The code renders a fairly realistic rotating earth endowed with an equator. Our ziggurat programs have (hopefully) prepared us to take in the rotation behavior at a glance, but the texture and the red equatorial circle are new.
function createEarth(radius=2, rps, earthTexture) {
let geom = new THREE.SphereGeometry(radius, 48, 48);
let texture = getTexture(earthTexture);
let matArgs = {map: texture, specular: 0xFF9999, shininess: 10};
let mat = new THREE.MeshPhongMaterial(matArgs);
let earth = new THREE.Mesh(geom, mat);
// equator
let eqargs = {color: 0xff0000};
let eps = 0.001;
let equator = createCircle(radius + eps, eqargs);
earth.add(equator);
// behavior
earth.rps = rps;
earth.update = makeSpin(1);
subject.register(earth);
return earth;
}
A texture is an image that gets mapped to a surface. Here’s the image we use:
To apply this image to the surface of a sphere, we use a default mapping while ensuring that the image’s edges get clamped to the edges of the sphere’s mesh, both horizontally and vertically. (Being a closed surface, a sphere has no edges, but the mesh used to represent the sphere does have edges.) To obtain the texture, we load it from an image file named src.

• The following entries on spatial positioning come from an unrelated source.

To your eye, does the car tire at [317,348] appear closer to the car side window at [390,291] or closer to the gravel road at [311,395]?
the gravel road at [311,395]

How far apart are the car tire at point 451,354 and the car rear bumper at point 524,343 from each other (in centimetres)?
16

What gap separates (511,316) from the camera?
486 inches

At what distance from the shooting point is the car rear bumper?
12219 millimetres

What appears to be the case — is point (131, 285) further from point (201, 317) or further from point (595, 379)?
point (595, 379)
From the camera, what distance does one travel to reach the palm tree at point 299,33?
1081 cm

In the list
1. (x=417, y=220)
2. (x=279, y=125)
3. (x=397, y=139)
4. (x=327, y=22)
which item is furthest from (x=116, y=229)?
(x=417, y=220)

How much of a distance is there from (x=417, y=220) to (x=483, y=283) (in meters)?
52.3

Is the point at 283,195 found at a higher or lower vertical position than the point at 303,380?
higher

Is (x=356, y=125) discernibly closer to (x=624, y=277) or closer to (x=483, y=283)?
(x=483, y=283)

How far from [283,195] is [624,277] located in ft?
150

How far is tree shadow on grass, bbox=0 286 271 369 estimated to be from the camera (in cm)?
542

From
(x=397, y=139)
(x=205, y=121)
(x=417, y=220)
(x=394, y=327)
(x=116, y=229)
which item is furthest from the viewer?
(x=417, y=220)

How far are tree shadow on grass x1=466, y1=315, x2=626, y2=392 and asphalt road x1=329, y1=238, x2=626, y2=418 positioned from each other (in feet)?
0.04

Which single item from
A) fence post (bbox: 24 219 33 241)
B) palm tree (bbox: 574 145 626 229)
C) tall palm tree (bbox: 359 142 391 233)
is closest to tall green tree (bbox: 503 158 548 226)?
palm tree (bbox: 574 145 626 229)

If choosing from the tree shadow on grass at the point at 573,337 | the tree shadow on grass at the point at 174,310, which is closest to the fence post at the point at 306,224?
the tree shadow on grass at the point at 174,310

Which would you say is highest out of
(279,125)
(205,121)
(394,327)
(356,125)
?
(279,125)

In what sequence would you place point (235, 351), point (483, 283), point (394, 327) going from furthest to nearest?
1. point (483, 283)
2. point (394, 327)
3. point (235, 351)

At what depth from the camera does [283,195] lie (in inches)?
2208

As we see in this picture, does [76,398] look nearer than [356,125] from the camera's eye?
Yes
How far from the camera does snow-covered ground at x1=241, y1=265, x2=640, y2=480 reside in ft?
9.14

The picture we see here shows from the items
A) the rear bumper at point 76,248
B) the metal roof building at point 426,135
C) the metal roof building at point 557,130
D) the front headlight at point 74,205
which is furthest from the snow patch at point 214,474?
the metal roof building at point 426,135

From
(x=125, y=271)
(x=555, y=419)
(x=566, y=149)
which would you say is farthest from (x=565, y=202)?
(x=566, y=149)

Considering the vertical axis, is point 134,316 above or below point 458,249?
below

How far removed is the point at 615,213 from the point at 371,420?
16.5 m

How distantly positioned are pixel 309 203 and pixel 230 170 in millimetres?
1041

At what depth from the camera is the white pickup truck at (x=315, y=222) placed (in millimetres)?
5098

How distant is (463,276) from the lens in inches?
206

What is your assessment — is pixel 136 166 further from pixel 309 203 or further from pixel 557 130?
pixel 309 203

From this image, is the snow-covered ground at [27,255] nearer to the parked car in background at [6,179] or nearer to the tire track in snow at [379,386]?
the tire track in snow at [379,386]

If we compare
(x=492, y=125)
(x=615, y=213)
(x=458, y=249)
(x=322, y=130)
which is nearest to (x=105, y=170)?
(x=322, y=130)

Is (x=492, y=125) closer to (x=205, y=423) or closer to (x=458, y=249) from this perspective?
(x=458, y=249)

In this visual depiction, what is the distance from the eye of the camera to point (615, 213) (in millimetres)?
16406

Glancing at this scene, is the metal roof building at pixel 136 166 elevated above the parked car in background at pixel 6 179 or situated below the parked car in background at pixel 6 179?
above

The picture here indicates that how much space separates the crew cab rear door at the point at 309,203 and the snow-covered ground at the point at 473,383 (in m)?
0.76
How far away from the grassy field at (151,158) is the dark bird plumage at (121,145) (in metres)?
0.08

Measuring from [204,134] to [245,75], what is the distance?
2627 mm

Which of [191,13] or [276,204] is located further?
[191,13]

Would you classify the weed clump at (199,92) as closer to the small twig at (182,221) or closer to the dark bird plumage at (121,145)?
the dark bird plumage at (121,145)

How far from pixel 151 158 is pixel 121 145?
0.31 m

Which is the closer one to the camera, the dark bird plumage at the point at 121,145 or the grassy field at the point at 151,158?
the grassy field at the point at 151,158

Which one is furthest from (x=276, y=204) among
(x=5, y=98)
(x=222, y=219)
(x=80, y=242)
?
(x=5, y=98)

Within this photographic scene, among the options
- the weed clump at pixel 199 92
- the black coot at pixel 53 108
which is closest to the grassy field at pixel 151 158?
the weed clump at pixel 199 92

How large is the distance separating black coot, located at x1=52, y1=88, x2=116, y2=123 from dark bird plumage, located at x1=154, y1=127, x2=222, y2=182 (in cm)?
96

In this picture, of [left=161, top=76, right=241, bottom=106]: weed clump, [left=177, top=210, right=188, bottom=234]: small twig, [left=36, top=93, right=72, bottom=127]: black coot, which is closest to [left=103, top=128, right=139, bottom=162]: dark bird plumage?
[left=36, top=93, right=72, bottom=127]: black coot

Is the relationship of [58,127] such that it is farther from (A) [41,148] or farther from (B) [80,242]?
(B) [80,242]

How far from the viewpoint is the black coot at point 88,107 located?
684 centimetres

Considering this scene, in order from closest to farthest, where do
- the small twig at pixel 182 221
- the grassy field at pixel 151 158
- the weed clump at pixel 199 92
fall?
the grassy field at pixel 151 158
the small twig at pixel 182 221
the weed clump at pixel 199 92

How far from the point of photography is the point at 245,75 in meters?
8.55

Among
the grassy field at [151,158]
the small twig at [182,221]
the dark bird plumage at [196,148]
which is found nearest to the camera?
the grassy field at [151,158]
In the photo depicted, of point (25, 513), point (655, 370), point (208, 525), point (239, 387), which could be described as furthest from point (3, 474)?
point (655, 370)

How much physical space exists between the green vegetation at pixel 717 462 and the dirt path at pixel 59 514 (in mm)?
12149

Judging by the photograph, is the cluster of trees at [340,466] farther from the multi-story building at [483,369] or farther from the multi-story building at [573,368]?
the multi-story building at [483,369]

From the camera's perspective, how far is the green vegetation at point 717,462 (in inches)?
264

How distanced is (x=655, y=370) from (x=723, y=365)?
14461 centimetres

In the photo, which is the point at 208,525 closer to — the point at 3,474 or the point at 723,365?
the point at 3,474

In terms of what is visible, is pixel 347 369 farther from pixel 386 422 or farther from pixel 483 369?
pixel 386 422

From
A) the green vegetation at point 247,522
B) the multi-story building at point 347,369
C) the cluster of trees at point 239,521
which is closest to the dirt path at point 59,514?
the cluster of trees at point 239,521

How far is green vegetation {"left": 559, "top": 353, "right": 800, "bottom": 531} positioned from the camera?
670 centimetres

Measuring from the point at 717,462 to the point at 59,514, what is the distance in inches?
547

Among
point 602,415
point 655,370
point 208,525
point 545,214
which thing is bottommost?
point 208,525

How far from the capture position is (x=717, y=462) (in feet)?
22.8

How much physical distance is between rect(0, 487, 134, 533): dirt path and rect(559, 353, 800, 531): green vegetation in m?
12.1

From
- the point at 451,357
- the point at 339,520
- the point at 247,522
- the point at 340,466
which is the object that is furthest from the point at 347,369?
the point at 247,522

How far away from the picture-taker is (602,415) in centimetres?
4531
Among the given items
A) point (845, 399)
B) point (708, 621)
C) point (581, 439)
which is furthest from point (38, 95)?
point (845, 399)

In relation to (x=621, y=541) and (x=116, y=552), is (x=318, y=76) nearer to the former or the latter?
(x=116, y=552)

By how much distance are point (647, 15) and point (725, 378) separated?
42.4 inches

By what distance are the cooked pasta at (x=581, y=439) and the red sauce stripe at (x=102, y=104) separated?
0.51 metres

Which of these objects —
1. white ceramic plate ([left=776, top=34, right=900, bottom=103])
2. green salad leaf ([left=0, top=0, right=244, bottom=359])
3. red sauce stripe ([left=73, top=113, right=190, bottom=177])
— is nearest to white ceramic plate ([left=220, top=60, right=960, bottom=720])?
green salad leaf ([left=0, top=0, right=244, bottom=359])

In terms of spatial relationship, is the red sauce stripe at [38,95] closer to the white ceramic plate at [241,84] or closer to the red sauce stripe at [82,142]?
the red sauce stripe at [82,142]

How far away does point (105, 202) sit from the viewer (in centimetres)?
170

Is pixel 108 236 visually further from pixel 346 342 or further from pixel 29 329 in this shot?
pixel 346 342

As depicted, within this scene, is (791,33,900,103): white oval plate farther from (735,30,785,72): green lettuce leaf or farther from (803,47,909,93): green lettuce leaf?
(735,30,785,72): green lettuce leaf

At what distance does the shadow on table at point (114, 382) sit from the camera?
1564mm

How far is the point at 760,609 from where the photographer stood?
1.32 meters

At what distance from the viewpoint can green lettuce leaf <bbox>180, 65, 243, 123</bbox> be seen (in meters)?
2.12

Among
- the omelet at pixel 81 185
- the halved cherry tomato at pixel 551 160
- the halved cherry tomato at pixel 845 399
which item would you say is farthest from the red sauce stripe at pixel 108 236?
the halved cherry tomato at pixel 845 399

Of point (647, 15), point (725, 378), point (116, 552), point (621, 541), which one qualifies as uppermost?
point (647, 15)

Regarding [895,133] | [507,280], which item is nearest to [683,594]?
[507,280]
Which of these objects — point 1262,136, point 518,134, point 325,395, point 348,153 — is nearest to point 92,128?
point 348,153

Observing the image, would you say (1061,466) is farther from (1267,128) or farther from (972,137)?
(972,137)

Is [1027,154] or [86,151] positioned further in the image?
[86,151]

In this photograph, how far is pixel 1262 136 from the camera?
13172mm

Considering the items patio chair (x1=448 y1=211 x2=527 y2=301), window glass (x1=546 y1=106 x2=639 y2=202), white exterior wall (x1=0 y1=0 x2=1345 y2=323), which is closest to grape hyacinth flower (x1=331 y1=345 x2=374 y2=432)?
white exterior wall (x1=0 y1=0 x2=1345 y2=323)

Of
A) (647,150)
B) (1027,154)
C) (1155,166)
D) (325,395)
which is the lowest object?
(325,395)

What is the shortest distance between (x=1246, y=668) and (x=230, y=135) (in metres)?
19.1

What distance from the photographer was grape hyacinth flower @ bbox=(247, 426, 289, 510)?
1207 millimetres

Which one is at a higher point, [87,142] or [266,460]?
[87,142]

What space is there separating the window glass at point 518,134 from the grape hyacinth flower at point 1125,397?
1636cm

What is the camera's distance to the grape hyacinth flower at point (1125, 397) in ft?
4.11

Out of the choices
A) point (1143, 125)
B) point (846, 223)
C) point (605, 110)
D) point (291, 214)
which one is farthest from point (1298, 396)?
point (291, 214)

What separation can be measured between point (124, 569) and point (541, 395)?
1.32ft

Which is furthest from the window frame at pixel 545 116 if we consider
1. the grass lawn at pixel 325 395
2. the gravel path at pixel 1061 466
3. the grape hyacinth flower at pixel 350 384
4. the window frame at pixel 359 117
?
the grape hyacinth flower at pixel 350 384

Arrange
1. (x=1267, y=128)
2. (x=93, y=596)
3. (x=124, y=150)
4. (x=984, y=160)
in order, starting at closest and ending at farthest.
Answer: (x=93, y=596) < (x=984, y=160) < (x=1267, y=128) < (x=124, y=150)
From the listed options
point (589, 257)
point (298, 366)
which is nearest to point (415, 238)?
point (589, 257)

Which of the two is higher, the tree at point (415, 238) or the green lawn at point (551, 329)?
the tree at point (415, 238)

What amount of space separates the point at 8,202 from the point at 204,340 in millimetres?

function getTexture(src) {
let texture = new THREE.TextureLoader().load(src);
texture.wrapS = THREE.ClampToEdgeWrapping;
texture.wrapT = THREE.ClampToEdgeWrapping;
return texture;
}
The equator is represented by a red circle that hovers slightly above the actual equator. We build the equator by calling this function:
function createCircle(radius, matargs={}) {
let mat = new THREE.LineBasicMaterial(matargs);
let geom = new THREE.CircleGeometry(radius, 48);
geom.vertices.shift(); // get rid of center vertex
let circle = new THREE.LineLoop(geom, mat);
circle.rotation.x = Math.PI / 2;
return circle;
}
The circle’s geometry is built from the call to CircleGeometry (line 3) which returns the geometry of a filled n-sided regular polygon. This geometry contains n+1 vertices: the first vertex lies at the center of the polygon, and the remaining ones are the polygon’s n vertices. To turn this into a cycle of n vertices approximating a circle, we excise the first vertex (line 4) and build a (closed) loop on the resulting geometry. Lastly, we rotate this loop from the xy-plane into the xz-plane in which our not-yet-tilted earth’s equator lies.